▶ **TASK OBJECTIVE**
Can you rewrite the Neandertal DNA passage between "If you are of" and "a lasting effect.", inclusive, updating "hominids" to "archaic hominins"?

Neandertals may be long gone, but their genetic legacy lives on in modern humans.
If you are of non-African descent, approximately 2% of your genome is composed of Neandertal DNA – a consequence of interbreeding between these hominids and early humans more than 50,000 years ago. Despite the extensive amount of time passed, this event appears to have a lasting effect.
Recent work has revealed that Neandertal DNA influences modern human traits such as skin pigmentation and strengthened immunity, but the precise consequences of this interbreeding are still being worked out.
Now, scientists at the Max Planck Institute in Germany have found evidence that Neandertal DNA modifies the expression of certain genes and may even be associated with some genetic diseases.
Scanning the genomes of hundreds of people living today, the researchers were able to precisely identify and locate Neandertal DNA fragments in modern humans. Using this genetic map, they looked for associations between these fragments and gene expression levels in 48 human tissues.
So, are genes today still being affected by this ancient DNA?
The study found that while the amount of Neandertal DNA in modern genomes has decreased over recent human history, the lingering ancient DNA appears to have a large effect on the regulation of nearby genes.
The researchers show that the Neandertal DNA that persists in modern humans has contributed to both protein sequence differences and to regulating gene expression levels. In fact, hundreds of human genes were found exhibiting expression differences that are linked to these archaic genomic regions. Interestingly, the team found multiple instances of Neandertal DNA associated with the risk of developing disorders such as Crohn’s and Parkinson’s disease.
This study shows that, though it occurred quite some time ago, the genetic exchange between humans and Neandertals has functional impacts on people today by modifying gene expression and protein sequences. The finding that remnants of this interbreeding may influence disease risk opens the door for further research into the genetic basis of these disorders.

▶ **DATA**
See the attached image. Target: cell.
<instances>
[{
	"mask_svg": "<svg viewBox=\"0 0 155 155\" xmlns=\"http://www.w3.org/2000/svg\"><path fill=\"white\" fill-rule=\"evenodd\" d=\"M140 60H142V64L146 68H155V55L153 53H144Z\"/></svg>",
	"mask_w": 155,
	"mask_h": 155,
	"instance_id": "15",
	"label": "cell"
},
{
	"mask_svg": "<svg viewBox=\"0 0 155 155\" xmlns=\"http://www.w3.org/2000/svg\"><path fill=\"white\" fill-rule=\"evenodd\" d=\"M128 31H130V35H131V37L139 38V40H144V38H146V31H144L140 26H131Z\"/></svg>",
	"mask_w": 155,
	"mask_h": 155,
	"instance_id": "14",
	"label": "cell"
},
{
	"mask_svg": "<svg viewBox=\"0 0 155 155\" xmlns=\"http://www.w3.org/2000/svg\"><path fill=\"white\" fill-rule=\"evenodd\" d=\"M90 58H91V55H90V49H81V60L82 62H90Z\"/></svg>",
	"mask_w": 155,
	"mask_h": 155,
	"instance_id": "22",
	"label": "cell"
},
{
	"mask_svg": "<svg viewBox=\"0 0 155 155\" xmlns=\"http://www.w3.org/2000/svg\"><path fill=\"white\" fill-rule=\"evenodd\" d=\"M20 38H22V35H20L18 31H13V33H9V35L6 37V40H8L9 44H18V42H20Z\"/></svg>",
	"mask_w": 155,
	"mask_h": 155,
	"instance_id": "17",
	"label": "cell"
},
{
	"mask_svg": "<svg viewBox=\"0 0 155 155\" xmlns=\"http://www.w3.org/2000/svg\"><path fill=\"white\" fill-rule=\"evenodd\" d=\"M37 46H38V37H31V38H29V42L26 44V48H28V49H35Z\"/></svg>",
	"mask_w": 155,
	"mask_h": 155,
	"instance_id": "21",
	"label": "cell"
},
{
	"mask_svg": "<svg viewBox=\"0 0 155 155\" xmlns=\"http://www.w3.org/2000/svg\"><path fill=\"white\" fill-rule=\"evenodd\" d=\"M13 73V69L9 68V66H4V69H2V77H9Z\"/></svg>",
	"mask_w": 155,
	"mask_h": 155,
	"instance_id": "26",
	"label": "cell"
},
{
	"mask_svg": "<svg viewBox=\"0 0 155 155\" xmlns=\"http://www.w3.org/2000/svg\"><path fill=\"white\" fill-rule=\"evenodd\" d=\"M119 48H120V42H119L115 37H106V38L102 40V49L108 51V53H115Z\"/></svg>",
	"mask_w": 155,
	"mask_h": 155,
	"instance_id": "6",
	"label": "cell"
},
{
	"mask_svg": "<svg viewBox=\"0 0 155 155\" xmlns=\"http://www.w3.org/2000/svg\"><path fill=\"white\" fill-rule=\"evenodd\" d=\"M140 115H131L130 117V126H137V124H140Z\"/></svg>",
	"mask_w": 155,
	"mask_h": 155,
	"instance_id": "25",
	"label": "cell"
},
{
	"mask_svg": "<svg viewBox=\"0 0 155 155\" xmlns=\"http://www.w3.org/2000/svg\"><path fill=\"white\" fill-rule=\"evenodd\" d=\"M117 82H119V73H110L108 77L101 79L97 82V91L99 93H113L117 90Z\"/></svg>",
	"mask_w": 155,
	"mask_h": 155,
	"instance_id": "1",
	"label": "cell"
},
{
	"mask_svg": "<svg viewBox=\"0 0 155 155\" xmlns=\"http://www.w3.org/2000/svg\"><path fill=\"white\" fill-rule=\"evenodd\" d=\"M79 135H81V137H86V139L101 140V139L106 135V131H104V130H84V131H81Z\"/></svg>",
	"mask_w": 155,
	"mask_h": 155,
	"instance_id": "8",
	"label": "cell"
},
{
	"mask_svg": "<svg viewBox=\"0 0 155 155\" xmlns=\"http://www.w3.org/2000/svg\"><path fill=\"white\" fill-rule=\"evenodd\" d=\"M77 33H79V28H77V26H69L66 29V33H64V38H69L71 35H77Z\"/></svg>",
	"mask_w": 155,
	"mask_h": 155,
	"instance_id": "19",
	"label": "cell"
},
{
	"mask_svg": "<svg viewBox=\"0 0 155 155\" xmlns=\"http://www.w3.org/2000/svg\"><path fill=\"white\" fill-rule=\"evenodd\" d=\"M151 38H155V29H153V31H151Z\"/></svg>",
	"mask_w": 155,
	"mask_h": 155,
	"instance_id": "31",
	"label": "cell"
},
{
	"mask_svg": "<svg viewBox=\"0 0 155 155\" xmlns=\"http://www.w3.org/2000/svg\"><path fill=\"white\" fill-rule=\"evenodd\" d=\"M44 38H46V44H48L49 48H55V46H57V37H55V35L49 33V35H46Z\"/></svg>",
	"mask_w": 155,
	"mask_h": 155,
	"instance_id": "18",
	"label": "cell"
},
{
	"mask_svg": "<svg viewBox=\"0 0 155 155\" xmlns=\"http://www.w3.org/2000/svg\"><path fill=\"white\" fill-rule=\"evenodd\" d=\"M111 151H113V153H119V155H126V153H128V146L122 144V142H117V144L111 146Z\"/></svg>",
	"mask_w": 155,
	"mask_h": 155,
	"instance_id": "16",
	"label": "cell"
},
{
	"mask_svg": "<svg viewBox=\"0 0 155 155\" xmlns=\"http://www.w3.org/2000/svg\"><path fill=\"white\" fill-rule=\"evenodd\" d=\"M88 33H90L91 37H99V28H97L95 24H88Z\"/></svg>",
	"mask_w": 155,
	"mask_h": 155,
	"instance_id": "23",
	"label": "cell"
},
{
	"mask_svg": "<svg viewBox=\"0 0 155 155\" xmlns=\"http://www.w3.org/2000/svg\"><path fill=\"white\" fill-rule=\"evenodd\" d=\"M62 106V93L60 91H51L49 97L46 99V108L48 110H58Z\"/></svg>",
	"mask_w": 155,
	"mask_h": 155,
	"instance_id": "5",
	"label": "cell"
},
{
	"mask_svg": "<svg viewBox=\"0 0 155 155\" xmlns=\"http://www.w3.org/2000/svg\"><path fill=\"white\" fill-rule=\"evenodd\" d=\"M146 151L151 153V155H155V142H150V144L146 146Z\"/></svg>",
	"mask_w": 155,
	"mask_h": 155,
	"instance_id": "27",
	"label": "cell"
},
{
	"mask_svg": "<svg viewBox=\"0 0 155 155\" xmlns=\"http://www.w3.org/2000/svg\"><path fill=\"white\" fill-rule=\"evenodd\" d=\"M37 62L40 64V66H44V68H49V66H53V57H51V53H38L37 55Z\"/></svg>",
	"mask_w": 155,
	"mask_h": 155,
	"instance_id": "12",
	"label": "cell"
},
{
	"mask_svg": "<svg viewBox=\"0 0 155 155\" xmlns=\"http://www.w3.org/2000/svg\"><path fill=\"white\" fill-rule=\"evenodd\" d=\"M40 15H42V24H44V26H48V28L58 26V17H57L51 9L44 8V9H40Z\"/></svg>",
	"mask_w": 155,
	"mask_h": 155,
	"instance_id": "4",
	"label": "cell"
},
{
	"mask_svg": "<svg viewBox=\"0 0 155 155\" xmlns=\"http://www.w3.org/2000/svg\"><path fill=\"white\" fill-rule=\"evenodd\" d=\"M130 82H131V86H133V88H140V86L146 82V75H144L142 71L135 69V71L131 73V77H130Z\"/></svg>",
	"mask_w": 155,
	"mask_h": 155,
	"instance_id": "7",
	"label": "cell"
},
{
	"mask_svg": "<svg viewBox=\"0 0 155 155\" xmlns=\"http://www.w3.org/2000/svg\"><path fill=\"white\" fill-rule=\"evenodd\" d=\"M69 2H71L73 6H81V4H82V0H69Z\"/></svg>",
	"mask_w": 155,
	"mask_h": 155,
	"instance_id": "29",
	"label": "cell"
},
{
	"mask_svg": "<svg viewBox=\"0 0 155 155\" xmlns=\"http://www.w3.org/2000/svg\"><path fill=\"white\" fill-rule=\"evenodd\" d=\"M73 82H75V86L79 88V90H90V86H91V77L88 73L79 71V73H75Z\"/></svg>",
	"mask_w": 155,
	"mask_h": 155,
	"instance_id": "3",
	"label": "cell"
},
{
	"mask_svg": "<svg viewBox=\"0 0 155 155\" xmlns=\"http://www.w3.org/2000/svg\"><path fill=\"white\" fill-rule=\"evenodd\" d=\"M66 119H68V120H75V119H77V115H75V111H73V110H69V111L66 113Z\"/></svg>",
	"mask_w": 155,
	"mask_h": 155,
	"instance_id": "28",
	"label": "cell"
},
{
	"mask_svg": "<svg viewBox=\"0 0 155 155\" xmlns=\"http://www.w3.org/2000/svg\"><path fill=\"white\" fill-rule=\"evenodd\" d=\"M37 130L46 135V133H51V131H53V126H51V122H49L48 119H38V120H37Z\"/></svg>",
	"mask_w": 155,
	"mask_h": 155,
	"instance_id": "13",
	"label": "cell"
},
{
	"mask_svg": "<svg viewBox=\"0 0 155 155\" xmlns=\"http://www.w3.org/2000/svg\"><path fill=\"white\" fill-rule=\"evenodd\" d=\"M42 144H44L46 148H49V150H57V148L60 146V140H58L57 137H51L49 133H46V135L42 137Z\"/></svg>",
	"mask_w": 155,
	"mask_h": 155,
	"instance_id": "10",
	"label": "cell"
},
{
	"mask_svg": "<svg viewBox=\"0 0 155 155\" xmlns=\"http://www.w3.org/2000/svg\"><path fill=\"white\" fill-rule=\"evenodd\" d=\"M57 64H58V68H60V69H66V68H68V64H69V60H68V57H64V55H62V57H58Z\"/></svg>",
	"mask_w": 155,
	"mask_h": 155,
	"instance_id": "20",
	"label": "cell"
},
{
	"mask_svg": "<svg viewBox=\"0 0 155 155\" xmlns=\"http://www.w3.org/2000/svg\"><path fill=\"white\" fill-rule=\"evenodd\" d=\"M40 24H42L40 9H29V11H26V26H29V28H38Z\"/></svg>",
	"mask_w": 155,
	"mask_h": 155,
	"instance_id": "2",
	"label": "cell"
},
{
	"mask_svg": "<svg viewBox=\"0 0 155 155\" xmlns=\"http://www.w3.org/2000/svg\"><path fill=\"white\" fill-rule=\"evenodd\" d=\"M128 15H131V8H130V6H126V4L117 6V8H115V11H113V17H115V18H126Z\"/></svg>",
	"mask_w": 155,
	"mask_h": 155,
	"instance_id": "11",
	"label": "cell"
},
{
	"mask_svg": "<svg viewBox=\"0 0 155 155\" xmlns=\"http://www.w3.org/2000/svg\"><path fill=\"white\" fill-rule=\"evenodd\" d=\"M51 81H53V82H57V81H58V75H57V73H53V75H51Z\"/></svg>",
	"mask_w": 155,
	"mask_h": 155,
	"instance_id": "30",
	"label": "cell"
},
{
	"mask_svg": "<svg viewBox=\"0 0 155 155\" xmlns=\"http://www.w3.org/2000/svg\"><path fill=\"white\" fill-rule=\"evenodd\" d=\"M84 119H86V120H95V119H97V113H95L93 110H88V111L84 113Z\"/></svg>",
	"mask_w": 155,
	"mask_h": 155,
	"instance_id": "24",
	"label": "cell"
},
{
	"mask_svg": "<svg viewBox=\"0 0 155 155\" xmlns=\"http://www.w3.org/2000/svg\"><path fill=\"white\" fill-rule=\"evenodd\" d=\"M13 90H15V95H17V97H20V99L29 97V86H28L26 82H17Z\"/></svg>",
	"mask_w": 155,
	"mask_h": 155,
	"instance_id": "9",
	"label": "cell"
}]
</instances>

▶ **YOUR SOLUTION**
If you are of non-African descent, approximately 2% of your genome is composed of Neandertal DNA – a consequence of interbreeding between these archaic hominins and early humans more than 50,000 years ago. Despite the extensive amount of time passed, this event appears to have a lasting effect.